Aim of the task ::
In the records below, find the line containing "How far from the camera is", then extract that line and all subsequent lines exactly, leaving out everything else.

Records for this exercise ::
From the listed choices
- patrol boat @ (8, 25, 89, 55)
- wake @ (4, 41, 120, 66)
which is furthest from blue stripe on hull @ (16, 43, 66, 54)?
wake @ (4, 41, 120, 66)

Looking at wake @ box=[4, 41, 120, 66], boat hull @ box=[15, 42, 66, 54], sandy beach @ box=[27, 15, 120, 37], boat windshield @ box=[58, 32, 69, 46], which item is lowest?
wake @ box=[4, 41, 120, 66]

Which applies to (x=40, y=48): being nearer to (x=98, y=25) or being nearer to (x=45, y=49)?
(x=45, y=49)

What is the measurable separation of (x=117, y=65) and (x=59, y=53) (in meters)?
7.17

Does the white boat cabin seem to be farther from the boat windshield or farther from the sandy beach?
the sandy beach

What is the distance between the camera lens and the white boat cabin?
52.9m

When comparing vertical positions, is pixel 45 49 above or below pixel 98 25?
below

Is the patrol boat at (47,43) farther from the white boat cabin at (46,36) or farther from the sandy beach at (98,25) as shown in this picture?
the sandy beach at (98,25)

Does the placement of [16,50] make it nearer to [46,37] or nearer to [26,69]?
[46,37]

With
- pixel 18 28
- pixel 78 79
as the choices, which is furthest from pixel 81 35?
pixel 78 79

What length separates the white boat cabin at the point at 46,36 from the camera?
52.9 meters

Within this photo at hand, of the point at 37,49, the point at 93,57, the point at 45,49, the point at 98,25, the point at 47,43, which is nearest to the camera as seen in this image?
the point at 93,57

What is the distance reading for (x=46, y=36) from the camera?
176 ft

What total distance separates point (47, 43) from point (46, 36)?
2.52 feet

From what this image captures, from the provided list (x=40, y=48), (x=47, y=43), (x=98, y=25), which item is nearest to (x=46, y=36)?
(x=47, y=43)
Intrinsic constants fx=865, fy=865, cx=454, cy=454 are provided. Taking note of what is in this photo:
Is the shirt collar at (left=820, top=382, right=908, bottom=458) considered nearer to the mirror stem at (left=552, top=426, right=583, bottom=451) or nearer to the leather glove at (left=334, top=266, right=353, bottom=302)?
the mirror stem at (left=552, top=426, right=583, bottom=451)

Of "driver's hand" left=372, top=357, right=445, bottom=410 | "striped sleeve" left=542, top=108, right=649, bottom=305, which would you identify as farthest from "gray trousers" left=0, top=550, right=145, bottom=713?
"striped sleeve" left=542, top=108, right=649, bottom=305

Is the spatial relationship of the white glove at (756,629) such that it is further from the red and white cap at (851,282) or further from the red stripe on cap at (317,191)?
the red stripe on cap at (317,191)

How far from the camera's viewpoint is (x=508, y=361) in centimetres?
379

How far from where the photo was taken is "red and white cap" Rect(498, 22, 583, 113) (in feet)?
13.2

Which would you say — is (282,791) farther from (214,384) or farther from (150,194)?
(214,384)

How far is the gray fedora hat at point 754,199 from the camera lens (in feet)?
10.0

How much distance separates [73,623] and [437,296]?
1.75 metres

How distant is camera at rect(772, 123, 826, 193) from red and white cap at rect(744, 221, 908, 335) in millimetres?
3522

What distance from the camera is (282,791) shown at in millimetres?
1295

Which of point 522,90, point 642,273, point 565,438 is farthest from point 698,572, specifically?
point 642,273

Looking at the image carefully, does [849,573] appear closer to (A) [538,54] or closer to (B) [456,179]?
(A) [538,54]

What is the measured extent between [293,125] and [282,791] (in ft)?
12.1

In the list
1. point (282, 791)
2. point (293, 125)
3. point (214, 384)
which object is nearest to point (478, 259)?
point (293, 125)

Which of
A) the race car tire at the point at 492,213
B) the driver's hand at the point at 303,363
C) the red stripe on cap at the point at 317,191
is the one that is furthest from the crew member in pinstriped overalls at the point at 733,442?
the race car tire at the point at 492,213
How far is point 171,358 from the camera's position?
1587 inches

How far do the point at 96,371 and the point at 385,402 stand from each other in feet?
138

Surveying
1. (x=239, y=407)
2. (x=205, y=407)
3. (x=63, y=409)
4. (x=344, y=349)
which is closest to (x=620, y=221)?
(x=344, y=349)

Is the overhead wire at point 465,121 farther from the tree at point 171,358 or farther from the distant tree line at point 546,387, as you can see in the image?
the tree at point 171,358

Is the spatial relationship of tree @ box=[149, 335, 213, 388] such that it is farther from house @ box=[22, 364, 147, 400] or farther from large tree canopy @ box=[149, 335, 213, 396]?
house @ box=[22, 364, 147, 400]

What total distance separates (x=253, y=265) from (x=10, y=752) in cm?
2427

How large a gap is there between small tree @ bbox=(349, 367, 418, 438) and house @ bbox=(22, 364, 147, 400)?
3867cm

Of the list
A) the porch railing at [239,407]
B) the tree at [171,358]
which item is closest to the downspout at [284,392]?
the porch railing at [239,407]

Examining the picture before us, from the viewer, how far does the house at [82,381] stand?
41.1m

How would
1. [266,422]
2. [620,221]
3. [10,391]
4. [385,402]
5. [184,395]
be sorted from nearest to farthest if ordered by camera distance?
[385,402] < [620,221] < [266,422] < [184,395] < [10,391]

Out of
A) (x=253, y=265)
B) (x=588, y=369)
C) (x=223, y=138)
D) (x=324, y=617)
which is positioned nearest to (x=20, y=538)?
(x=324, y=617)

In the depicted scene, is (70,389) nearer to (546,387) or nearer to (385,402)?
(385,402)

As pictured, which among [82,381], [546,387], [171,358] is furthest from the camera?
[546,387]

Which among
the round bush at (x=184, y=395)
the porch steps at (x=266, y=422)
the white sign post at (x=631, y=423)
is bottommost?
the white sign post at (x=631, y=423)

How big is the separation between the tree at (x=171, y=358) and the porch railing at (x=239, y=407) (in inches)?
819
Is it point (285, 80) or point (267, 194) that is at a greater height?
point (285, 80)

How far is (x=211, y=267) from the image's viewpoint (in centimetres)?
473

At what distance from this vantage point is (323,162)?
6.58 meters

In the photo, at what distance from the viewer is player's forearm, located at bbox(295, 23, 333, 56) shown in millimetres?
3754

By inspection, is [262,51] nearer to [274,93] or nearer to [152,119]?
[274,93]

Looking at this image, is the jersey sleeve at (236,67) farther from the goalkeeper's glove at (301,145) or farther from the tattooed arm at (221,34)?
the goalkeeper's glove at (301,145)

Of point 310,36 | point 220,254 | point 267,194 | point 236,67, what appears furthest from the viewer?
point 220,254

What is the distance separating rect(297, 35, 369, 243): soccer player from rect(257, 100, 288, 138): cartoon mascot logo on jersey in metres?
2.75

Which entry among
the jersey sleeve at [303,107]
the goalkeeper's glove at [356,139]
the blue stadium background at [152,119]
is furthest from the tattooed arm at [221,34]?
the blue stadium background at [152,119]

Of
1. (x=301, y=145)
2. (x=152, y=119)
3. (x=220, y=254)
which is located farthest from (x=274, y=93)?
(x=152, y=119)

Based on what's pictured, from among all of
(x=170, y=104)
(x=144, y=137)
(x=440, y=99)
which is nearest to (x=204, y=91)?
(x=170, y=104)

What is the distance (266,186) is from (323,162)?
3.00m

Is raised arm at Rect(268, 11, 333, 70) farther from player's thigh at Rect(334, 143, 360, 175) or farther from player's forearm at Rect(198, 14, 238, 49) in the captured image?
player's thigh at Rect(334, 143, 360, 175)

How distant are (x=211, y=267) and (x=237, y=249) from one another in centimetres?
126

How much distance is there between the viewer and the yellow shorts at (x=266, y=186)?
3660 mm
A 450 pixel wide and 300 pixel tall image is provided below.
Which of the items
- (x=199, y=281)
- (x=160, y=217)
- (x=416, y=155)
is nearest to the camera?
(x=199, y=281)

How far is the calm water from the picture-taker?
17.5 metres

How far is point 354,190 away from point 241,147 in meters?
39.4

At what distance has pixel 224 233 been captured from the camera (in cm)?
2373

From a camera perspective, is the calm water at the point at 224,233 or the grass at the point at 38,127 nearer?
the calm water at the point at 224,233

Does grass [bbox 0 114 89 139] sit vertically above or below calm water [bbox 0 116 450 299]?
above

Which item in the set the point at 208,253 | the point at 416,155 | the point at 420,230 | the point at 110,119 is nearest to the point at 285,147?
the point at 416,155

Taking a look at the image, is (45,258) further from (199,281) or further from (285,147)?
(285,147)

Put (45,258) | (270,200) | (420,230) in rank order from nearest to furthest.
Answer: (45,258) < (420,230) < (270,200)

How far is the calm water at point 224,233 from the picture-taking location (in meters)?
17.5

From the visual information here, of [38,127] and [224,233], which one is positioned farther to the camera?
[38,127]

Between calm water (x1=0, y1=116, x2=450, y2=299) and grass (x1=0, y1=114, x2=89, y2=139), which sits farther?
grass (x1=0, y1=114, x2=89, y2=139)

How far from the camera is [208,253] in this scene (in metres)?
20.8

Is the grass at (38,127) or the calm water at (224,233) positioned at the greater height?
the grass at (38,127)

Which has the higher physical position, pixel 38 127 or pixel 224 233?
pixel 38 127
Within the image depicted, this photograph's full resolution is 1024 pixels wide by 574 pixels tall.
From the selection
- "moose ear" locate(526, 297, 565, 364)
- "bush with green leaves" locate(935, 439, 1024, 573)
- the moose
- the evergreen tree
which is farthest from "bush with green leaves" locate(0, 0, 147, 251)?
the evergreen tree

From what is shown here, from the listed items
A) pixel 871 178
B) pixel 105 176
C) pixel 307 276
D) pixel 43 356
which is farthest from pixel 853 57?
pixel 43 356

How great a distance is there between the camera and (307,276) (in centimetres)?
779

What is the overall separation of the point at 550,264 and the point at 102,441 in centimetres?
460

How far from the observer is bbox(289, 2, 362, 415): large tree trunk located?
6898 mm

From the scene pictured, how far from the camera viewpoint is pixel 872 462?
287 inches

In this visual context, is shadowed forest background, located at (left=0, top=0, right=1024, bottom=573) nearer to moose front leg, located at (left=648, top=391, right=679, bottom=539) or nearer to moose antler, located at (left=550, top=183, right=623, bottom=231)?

Reply to the task ::
How far from the camera is [208,253] in this scene (in metres)?
20.8

Is the grass at (38,127) or the calm water at (224,233) positioned at the greater height?
the grass at (38,127)

Which has the higher physical position, pixel 38 127 or pixel 224 233?
pixel 38 127
Within the image depicted, this photograph's full resolution is 1024 pixels wide by 574 pixels tall.
From the selection
- "moose ear" locate(526, 297, 565, 364)
- "bush with green leaves" locate(935, 439, 1024, 573)
- the moose
- the evergreen tree
which is farthest from "bush with green leaves" locate(0, 0, 147, 251)?
the evergreen tree

From what is shown here, from the listed items
A) pixel 871 178
B) pixel 105 176
C) pixel 307 276
D) pixel 43 356
which is farthest from pixel 853 57?
pixel 43 356

How great a distance is there between the camera and (307,276) (in centimetres)?
779

What is the overall separation of the point at 550,264 and the point at 102,441 in centimetres?
460

How far from the observer is bbox(289, 2, 362, 415): large tree trunk located?
6898 mm

From the scene pictured, how far from the camera viewpoint is pixel 872 462?
287 inches

In this visual context, is shadowed forest background, located at (left=0, top=0, right=1024, bottom=573) nearer to moose front leg, located at (left=648, top=391, right=679, bottom=539) or nearer to moose antler, located at (left=550, top=183, right=623, bottom=231)?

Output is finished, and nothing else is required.